O ministro Edson Fachin, do Supremo Tribunal Federal (STF), decidiu atender a um pedido da defesa do empresário Joesley Batista, do grupo J&F, para que a procuradora-geral da República, Raquel Dodge, analise se o seu antecessor, Rodrigo Janot, violou a confidencialidade do acordo de colaboração premiada firmado pelo delator.

Fachin, no entanto, negou um outro pedido de Joesley, que queria que fosse prorrogado o prazo para se manifestar sobre a rescisão do acordo de colaboração premiada.

A defesa de Joesley alega que a suposta violação do acordo por parte de Janot afetaria diretamente a resposta do empresário sobre a revisão dos benefícios da sua delação premiada. Dessa forma, pediu a Fachin que Raquel analisasse o caso e que o prazo de manifestação da defesa fosse esticado. O ministro, no entanto, atendeu apenas ao primeiro pedido.

Os advogados de Joesley alegaram ao STF terem sido surpreendidos no mês passado, quando Janot anunciou a abertura de procedimento administrativo de revisão do acordo de colaboração. Na ocasião, Janot anunciou a abertura de investigação envolvendo a delação premiada de Joesley e dos executivos Ricardo Saud e Francisco de Assis Silva. A decisão foi tomada com base no áudio de uma conversa entre Joesley e Saud, entregue à Procuradoria-Geral da República (PGR) em agosto.

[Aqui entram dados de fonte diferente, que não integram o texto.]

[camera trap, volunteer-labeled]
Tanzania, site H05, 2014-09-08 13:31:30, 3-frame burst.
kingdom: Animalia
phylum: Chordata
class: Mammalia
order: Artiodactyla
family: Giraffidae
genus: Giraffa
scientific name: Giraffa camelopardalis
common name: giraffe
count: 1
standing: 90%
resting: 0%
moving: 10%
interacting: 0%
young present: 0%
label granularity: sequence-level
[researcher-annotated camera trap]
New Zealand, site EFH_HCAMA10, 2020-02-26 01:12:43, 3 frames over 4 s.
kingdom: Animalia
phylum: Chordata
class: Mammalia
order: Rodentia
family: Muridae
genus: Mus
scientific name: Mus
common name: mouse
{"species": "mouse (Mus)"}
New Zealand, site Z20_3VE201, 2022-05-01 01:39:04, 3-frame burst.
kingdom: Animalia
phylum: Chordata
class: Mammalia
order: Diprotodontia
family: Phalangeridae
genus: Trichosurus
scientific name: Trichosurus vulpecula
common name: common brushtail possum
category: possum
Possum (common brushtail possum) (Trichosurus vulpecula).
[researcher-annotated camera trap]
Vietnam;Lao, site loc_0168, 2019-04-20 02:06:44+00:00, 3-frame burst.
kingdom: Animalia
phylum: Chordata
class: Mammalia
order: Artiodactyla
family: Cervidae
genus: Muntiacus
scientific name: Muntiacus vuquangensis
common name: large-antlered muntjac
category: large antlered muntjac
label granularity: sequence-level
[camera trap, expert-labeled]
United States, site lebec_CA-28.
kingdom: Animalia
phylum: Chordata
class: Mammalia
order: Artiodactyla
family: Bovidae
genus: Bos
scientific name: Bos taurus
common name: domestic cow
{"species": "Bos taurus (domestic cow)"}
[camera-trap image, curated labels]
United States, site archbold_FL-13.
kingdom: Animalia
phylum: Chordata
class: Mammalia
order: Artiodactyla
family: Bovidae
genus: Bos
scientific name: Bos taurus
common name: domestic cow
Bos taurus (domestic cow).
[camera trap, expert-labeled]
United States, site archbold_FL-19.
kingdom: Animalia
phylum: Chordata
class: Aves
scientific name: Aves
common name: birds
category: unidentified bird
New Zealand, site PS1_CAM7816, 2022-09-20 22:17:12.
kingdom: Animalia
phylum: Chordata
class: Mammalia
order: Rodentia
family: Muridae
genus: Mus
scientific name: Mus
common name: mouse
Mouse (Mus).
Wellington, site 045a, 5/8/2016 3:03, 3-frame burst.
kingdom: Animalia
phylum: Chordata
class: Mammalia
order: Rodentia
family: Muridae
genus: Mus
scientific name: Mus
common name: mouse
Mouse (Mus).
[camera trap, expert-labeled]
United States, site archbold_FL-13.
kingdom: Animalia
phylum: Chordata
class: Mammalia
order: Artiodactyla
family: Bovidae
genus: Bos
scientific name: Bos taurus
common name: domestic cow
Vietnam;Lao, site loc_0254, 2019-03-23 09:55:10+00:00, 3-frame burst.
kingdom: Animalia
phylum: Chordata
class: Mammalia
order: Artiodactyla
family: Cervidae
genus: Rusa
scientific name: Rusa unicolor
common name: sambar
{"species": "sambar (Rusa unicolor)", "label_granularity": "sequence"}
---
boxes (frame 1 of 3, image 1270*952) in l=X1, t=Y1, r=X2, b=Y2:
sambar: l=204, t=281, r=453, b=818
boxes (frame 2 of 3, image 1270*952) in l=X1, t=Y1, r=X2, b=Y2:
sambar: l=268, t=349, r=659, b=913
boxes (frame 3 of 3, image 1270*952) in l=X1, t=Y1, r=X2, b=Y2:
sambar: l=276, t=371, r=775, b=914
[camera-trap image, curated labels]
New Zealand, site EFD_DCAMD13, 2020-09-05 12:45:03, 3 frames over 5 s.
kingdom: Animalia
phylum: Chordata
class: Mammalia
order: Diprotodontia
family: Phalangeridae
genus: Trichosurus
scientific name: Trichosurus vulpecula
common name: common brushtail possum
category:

Para os advogados de Joesley, o despacho da PGR que instaura o procedimento administrativo contém informações extraídas diretamente dos documentos apresentados voluntariamente pelos colaboradores e que ainda permaneciam sob sigilo.

"O alegado desrespeito do sigilo que alcançaria elementos jungidos ao negócio jurídico processual, supostamente imputável ao Ministério Público, corresponde a cogitado fato posterior à causa de rescisão previamente debatida (...), de modo que, na minha ótica, a articulada omissão de informações constitui tema a ser previamente solucionado naqueles autos", sustentou o ministro Edson Fachin, ao decidir não prorrogar o prazo de manifestação de Joesley sobre os indícios de irregularidade em sua delação.

"Vale dizer, a alegada necessidade de envio dos aludidos autos objetivando colher manifestação da Procuradora-Geral da República acerca desse tema não interfere, ao menos no atual momento processual, no exercício do direito de defesa. De todo modo, o Ministério Público será cientificado desta decisão e, se reputar conveniente, poderá manifestar-se como de direito. Diante do exposto, indefiro, em parte, o pedido, não havendo que, ao menos por ora, suspender-se ou interromper o prazo em curso, e sem embargo, defiro seja intimada à Procuradora-Geral da República", concluiu o ministro.